:: Supplied data

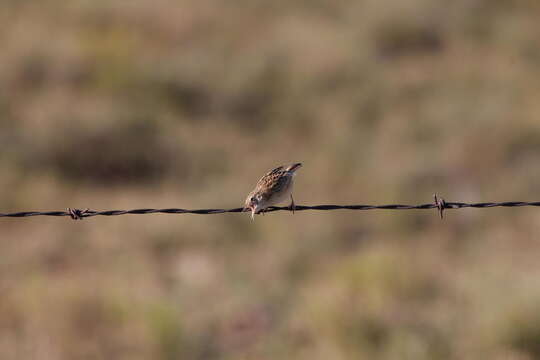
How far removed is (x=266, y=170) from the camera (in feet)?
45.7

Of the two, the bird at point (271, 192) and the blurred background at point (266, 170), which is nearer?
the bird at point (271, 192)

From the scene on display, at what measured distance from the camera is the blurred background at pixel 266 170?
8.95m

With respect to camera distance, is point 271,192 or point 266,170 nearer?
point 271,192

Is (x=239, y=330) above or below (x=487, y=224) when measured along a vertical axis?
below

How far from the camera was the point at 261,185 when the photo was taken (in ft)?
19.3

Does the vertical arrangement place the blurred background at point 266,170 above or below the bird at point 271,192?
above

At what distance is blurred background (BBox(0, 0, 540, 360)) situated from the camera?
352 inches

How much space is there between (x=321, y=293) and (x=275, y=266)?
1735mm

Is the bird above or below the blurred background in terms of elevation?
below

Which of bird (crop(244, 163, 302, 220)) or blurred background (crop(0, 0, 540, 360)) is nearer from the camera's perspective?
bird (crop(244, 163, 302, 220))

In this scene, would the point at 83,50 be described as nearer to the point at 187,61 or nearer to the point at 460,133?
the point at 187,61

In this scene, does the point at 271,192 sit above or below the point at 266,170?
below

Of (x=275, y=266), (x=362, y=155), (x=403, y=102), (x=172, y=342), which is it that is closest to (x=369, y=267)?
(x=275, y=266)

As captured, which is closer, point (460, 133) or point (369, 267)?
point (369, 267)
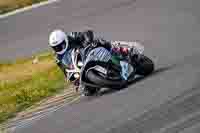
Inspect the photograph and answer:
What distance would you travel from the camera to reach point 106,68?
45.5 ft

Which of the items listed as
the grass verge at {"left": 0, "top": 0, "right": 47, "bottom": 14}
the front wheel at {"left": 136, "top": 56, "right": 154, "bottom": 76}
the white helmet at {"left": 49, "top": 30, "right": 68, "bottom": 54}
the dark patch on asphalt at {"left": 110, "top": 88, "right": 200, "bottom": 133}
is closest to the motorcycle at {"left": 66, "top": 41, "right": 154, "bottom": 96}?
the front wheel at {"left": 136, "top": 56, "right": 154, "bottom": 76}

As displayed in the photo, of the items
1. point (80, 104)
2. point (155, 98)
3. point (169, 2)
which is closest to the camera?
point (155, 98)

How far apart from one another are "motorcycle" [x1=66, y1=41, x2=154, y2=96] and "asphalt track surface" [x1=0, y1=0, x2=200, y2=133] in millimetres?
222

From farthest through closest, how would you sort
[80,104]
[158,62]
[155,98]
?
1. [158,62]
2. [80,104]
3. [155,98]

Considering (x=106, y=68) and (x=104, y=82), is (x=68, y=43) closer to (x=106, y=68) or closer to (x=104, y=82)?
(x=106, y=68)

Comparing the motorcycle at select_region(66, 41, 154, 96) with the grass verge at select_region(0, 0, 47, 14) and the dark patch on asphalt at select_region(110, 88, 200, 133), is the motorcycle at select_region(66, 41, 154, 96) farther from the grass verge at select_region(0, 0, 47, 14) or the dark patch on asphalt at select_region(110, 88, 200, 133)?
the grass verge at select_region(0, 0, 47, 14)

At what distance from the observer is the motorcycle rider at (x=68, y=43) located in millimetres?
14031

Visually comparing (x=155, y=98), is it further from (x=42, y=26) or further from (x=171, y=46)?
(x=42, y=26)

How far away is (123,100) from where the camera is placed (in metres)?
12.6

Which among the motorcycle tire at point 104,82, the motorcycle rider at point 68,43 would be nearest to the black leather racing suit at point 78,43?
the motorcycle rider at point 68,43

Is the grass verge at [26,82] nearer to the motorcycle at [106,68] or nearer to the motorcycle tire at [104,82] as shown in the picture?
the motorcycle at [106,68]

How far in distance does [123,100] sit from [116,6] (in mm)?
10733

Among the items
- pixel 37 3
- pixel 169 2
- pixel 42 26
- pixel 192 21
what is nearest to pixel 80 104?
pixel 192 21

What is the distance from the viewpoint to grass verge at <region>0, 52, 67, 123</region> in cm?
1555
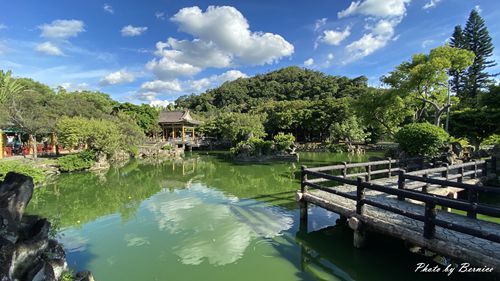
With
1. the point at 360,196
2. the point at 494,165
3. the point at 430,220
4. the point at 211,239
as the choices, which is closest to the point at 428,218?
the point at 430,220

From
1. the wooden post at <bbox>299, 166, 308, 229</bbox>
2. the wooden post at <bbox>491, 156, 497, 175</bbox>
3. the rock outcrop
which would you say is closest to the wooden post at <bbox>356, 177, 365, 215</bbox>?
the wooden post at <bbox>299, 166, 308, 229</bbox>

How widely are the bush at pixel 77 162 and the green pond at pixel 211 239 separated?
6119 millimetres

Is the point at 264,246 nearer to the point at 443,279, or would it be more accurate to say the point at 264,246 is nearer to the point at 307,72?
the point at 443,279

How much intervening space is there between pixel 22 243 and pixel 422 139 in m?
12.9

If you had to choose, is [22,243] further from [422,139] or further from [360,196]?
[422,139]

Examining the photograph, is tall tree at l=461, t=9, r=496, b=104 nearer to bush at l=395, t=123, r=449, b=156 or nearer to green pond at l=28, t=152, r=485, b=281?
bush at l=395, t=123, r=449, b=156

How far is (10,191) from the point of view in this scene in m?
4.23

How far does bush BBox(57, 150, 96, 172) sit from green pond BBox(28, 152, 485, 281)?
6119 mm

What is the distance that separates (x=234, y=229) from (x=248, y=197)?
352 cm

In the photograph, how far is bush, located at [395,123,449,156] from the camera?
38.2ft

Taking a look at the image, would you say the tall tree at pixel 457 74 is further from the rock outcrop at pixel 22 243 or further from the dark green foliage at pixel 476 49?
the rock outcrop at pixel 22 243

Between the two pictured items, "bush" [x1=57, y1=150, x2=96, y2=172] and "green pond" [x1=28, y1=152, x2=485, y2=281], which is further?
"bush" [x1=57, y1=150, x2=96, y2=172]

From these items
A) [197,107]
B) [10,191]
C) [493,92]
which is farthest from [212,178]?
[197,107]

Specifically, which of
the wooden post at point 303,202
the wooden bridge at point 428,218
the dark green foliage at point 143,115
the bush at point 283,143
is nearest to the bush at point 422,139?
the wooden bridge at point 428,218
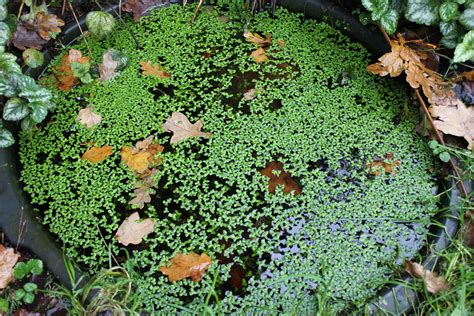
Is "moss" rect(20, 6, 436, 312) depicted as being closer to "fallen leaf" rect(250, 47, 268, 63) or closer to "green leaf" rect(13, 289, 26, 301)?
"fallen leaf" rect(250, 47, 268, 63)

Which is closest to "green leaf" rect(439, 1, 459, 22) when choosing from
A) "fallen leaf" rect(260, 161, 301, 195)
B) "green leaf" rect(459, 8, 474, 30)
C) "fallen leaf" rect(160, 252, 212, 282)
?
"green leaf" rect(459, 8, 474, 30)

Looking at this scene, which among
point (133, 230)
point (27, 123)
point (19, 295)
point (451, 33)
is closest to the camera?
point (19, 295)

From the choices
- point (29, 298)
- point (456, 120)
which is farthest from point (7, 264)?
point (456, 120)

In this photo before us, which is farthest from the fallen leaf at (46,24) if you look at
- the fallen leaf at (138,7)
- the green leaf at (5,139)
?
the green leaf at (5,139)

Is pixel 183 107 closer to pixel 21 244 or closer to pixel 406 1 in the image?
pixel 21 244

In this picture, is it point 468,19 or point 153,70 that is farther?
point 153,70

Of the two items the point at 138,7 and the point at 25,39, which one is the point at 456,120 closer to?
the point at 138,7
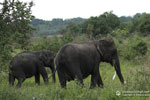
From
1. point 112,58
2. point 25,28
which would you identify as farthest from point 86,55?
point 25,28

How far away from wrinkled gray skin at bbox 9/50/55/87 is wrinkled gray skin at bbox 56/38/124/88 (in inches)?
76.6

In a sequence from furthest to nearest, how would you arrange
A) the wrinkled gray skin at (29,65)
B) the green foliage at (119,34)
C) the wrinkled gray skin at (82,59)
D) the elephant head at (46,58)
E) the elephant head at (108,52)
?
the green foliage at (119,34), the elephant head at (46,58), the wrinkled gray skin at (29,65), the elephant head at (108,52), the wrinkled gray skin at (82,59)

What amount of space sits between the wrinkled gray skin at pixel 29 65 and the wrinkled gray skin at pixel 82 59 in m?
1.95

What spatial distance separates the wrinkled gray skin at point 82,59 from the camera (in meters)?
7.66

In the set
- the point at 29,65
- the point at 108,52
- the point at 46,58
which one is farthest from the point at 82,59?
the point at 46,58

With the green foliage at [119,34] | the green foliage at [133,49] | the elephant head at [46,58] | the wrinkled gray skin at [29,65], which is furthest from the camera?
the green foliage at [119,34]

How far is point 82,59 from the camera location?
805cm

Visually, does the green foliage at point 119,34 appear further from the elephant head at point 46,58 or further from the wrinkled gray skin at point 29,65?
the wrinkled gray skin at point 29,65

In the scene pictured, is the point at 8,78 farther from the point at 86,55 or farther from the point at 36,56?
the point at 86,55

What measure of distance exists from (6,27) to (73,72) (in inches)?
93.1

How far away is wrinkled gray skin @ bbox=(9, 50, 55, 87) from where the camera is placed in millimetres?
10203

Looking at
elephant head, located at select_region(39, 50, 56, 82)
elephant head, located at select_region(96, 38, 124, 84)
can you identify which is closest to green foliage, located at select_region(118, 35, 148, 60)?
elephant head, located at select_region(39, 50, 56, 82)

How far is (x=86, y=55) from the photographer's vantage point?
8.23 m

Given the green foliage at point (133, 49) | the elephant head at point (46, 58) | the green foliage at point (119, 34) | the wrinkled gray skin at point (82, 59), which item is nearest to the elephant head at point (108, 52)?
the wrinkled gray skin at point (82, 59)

::::

*Objective*. Output exactly the lines between the one containing "What amount of" and the final line above, both inclusive.

*Output below*.
What amount of space sits between the wrinkled gray skin at pixel 29 65 and the wrinkled gray skin at pixel 82 59 in m?
1.95

What spatial distance separates the wrinkled gray skin at point 82,59 from the camera (in meters)?
7.66

In the set
- the point at 29,65
- the point at 108,52
- the point at 46,58
which one is farthest from the point at 82,59?
the point at 46,58

With the green foliage at [119,34] | the green foliage at [133,49] | the elephant head at [46,58] | the wrinkled gray skin at [29,65], which is furthest from the camera?
the green foliage at [119,34]

How far is point 82,59 from the camera location?
805cm

Visually, does the green foliage at point 119,34 appear further from the elephant head at point 46,58 or further from the wrinkled gray skin at point 29,65?
the wrinkled gray skin at point 29,65

In the scene pictured, is the point at 8,78 farther from the point at 86,55 or farther from the point at 36,56?
the point at 86,55

What measure of distance exists from (6,27) to (73,72) (in inches)?
93.1

How far away is wrinkled gray skin @ bbox=(9, 50, 55, 87) from where the camera is placed in millimetres?
10203

Looking at
elephant head, located at select_region(39, 50, 56, 82)
elephant head, located at select_region(96, 38, 124, 84)
can you identify which is closest to green foliage, located at select_region(118, 35, 148, 60)?
elephant head, located at select_region(39, 50, 56, 82)

How far is (x=86, y=55) from the photographer's vantage point?
8.23 m

Given the green foliage at point (133, 49) | the elephant head at point (46, 58) | the green foliage at point (119, 34) | the wrinkled gray skin at point (82, 59), which item is nearest to the elephant head at point (108, 52)?
the wrinkled gray skin at point (82, 59)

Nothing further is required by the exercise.